EXERCISE DETAILS: Pick out and copy every line in the rows below that contains the string "instances". Matching is case-sensitive.

INPUT RECORDS:

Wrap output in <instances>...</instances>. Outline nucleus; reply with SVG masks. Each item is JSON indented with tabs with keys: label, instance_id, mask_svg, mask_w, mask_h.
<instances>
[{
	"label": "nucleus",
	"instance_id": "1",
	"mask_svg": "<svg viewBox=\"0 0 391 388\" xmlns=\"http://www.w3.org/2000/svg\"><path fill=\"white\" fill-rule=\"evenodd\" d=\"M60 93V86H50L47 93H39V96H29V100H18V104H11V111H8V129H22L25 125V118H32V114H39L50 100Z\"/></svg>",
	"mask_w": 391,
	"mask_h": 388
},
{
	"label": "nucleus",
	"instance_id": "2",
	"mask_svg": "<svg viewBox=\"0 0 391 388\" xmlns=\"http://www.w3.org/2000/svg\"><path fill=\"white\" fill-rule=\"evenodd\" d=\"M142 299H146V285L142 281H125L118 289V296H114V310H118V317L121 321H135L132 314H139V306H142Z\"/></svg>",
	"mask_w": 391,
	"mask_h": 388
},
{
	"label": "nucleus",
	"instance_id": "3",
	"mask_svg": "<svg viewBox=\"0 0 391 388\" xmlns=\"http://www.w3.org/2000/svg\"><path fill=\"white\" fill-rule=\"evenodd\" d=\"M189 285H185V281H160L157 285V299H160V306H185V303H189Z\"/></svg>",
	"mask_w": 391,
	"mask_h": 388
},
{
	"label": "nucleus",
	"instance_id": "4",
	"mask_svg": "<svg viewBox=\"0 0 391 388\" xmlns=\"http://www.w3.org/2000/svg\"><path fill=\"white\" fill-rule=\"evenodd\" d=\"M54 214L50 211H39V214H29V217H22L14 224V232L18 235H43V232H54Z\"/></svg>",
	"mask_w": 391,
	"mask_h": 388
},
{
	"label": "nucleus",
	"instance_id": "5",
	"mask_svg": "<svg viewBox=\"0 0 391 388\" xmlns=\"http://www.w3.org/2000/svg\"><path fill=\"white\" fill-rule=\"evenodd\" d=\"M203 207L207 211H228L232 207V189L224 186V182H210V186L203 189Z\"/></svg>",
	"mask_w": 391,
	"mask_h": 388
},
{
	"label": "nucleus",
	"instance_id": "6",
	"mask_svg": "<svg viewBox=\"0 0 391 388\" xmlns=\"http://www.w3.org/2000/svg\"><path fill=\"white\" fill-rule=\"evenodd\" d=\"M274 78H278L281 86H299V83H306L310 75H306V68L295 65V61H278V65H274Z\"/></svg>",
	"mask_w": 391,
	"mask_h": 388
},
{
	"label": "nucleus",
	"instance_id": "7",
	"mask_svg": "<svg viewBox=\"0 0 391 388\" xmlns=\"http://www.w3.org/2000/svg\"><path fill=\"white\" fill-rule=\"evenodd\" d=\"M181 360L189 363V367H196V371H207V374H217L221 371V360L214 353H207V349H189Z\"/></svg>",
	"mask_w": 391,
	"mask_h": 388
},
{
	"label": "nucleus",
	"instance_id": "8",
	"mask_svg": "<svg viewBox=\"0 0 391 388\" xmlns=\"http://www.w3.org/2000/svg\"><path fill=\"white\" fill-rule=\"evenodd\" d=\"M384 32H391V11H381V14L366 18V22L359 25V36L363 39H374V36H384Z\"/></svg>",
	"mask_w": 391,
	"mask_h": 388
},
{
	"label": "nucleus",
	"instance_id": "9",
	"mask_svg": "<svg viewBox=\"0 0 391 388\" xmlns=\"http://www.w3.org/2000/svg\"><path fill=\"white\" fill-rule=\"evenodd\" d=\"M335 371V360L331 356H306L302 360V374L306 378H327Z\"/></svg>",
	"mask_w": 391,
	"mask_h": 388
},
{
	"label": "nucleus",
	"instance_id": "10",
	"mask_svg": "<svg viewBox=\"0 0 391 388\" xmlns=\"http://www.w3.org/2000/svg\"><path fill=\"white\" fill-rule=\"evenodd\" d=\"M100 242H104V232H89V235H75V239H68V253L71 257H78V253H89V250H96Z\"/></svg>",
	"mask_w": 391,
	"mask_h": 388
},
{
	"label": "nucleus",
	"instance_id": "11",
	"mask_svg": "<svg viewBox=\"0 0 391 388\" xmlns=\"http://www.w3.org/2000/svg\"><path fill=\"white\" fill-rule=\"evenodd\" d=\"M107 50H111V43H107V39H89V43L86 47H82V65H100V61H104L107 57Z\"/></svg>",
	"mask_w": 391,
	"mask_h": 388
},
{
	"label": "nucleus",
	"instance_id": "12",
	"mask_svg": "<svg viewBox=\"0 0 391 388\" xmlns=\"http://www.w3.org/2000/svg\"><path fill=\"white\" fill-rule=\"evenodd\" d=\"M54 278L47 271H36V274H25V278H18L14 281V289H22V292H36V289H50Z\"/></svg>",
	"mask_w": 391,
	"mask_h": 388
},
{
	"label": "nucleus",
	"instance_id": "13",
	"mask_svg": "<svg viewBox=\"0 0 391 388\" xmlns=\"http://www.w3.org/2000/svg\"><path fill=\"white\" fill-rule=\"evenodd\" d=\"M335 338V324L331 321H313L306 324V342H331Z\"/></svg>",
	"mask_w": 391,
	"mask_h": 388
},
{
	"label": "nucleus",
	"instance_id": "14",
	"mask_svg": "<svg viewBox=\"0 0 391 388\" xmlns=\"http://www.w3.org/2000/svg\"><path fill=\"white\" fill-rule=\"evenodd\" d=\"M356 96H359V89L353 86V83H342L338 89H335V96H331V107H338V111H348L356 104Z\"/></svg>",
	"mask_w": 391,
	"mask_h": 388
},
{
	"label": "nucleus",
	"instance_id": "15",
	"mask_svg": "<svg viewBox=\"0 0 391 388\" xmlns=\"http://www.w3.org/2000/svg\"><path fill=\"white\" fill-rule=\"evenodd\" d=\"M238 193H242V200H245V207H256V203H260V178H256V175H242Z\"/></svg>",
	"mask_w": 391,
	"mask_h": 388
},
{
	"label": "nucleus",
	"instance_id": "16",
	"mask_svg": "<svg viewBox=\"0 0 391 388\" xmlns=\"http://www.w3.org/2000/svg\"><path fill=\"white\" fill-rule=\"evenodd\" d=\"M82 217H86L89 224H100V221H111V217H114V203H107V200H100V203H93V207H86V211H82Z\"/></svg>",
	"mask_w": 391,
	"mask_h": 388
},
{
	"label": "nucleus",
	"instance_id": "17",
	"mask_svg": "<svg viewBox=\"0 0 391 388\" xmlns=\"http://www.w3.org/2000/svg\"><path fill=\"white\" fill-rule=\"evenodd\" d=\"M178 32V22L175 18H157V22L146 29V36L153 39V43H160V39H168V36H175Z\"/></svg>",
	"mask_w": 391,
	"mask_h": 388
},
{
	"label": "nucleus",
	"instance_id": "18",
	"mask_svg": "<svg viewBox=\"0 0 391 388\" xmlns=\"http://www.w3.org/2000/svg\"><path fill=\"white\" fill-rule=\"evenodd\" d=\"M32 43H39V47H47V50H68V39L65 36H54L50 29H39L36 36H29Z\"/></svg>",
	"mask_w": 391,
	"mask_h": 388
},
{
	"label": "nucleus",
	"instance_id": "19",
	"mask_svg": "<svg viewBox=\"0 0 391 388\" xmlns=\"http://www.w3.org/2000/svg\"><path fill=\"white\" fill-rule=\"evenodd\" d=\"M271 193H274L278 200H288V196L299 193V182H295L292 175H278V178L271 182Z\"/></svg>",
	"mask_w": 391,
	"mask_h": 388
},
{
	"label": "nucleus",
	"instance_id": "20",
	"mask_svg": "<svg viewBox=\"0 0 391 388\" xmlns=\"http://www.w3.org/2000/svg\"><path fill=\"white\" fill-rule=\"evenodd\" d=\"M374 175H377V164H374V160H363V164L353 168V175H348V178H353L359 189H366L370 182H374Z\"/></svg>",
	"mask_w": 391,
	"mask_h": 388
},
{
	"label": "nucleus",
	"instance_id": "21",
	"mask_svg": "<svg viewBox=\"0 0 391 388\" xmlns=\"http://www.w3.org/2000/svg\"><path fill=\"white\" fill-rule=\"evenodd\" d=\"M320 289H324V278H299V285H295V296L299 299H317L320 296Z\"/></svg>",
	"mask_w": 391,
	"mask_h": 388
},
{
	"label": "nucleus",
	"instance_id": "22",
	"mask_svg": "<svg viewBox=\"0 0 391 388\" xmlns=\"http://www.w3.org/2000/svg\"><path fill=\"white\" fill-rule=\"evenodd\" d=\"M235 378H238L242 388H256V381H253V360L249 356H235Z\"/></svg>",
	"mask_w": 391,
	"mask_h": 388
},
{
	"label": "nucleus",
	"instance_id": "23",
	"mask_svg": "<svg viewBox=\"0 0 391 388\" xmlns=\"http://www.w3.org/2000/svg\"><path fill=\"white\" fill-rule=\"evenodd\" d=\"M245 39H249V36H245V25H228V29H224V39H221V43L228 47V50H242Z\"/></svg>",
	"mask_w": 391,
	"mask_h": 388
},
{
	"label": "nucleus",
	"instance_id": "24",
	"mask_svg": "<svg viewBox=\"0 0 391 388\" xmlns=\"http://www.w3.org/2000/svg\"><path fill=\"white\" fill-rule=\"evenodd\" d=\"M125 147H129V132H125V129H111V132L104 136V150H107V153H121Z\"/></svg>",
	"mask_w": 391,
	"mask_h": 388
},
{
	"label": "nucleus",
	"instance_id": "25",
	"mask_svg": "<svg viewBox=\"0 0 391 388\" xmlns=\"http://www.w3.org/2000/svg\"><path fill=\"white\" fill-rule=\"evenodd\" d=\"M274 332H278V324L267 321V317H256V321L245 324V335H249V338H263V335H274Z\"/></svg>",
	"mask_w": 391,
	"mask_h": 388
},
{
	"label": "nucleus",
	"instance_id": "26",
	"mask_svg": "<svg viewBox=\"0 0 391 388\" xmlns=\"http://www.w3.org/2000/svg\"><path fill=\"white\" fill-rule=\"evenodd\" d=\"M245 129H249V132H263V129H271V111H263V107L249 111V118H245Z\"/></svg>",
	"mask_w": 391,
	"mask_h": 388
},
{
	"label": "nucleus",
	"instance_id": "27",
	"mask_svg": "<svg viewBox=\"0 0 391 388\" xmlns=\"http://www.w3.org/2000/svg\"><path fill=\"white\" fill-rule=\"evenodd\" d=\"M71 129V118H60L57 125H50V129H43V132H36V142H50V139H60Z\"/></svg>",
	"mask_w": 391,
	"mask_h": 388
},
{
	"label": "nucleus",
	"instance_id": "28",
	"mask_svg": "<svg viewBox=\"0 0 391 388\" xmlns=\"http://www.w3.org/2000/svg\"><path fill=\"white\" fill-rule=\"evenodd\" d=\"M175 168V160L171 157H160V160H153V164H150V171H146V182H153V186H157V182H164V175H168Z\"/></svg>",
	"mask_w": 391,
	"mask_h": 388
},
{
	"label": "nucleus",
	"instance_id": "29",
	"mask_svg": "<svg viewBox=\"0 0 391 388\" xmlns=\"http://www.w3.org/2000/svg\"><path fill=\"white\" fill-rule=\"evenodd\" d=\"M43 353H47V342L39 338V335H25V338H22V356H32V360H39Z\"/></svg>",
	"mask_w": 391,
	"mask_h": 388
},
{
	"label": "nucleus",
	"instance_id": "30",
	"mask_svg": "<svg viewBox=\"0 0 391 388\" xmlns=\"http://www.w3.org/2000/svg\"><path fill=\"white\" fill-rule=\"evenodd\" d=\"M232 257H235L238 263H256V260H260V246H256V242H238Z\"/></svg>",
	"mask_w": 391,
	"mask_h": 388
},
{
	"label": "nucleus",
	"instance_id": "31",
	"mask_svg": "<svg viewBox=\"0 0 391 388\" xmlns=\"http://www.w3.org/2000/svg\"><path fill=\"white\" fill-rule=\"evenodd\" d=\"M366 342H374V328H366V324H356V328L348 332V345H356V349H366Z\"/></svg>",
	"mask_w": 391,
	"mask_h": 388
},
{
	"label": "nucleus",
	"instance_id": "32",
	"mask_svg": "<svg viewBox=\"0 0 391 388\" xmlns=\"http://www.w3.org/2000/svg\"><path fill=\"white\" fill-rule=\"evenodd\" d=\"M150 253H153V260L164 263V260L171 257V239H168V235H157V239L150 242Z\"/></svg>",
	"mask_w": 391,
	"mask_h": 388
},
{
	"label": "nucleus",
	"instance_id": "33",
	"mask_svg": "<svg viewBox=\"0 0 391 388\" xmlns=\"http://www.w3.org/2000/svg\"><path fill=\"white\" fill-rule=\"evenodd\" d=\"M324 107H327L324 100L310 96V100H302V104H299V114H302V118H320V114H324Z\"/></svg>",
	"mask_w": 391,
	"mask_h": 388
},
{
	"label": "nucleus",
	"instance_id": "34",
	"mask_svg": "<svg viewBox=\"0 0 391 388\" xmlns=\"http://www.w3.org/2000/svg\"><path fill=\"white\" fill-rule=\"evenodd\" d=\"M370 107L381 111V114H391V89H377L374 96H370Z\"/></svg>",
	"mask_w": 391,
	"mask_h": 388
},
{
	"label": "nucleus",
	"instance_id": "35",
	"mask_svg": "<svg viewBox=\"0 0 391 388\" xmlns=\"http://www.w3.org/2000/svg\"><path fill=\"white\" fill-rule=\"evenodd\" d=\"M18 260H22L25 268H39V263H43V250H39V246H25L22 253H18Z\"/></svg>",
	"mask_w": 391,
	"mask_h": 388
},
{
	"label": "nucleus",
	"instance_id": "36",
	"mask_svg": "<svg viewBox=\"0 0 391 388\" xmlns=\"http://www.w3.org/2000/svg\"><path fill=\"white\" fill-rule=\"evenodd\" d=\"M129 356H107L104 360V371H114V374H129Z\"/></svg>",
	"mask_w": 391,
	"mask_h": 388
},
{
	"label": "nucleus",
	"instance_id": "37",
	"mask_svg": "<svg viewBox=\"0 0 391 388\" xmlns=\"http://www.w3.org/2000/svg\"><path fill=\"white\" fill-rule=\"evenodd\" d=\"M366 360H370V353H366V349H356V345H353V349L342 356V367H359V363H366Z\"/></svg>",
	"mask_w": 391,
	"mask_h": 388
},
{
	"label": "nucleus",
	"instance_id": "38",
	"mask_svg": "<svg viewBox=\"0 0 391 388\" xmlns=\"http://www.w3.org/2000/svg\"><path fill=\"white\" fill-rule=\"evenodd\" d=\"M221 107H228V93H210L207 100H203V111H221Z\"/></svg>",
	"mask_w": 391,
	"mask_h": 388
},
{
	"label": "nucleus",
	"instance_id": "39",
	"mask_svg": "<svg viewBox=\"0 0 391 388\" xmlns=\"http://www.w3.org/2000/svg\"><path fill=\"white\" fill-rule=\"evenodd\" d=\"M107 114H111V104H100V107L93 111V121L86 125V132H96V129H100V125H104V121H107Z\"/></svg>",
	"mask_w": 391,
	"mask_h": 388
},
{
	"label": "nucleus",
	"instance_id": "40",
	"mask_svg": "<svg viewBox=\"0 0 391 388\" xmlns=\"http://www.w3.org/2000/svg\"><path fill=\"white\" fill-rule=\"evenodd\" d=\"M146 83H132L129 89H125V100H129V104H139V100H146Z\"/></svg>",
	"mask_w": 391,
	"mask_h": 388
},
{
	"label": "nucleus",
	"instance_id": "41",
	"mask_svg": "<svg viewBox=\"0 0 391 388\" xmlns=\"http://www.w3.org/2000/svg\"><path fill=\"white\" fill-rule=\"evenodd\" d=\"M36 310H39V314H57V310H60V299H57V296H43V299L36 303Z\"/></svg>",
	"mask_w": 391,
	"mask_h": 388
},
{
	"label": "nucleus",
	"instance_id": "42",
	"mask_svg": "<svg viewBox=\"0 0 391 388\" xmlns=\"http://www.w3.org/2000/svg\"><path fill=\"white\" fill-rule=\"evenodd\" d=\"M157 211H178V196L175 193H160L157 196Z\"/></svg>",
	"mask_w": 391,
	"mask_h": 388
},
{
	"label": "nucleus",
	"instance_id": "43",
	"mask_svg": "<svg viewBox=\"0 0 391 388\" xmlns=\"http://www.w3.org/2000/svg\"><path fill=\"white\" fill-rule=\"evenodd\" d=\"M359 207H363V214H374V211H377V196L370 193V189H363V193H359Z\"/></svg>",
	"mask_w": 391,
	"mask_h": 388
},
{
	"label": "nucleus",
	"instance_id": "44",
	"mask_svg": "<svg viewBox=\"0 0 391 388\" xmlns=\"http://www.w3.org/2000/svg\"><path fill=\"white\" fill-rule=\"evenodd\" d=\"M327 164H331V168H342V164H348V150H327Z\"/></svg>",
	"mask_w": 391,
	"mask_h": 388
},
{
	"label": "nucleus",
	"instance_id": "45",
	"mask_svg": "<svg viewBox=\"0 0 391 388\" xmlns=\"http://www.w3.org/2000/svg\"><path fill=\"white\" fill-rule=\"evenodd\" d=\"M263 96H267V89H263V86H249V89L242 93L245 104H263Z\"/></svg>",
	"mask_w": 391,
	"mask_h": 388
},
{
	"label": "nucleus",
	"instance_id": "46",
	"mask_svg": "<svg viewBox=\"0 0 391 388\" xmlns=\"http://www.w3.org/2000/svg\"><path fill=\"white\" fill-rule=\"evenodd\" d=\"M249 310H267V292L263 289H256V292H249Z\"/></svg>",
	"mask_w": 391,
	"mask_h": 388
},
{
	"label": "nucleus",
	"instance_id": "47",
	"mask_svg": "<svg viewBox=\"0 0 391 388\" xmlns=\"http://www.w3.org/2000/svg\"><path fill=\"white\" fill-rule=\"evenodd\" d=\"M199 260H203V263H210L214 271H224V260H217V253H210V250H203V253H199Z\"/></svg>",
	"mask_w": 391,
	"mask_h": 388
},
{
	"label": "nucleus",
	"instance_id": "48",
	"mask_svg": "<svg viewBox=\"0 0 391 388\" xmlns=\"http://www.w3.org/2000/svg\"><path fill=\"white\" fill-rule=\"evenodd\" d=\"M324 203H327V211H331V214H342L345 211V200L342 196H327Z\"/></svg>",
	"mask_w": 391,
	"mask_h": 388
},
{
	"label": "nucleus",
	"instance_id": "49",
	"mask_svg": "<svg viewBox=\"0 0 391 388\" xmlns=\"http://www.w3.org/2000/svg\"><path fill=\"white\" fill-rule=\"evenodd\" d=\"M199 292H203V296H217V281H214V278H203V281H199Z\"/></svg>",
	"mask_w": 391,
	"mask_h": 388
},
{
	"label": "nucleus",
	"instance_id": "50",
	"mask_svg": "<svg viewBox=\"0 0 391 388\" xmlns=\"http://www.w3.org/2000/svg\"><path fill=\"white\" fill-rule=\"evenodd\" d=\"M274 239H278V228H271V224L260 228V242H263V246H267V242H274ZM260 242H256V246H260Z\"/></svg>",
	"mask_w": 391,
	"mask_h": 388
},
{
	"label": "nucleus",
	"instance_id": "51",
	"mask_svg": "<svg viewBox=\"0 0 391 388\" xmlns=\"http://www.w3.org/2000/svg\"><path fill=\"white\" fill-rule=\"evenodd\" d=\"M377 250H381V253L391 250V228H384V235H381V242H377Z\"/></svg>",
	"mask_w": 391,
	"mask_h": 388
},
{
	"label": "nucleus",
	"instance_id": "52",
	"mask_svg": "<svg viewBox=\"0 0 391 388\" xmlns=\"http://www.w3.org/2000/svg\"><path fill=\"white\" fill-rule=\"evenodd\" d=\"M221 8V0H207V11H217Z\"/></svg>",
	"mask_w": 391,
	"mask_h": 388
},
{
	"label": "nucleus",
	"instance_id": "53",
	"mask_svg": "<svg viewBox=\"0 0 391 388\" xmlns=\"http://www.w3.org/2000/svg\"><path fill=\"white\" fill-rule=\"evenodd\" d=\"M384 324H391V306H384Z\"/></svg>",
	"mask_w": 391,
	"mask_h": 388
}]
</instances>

FINAL RESULT:
Wrap output in <instances>...</instances>. Outline nucleus; reply with SVG masks. Each item is JSON indented with tabs with keys: label, instance_id, mask_svg, mask_w, mask_h.
<instances>
</instances>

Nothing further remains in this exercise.